Supplied material:
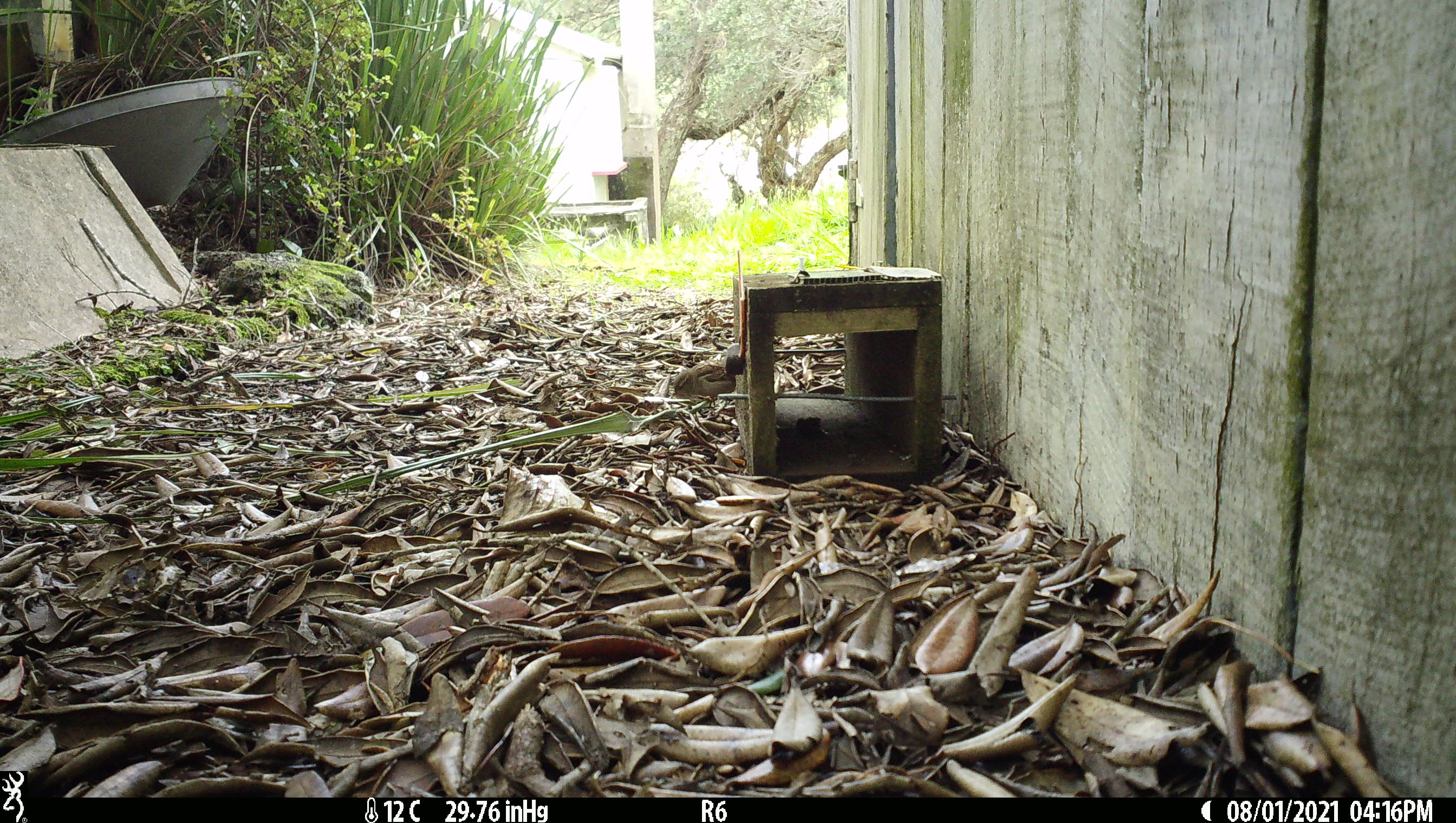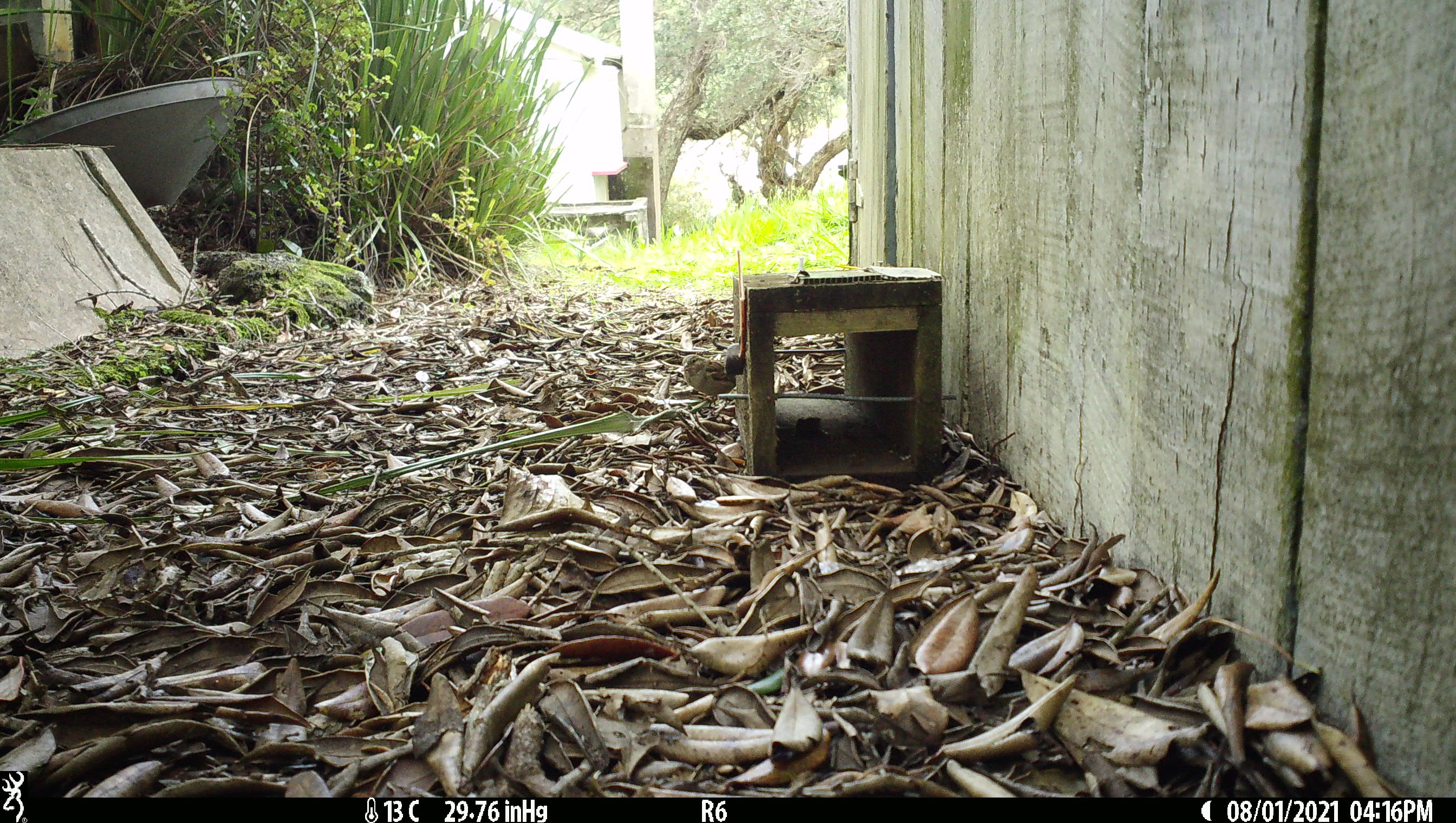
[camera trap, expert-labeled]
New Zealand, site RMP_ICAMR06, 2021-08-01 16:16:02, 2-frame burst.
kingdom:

Description of the task: All of the data is to be reproduced exactly, with the pictures left out.

Reply:
[camera trap, expert-labeled]
New Zealand, site RMP_ICAMR06, 2021-08-01 16:16:02, 2-frame burst.
kingdom:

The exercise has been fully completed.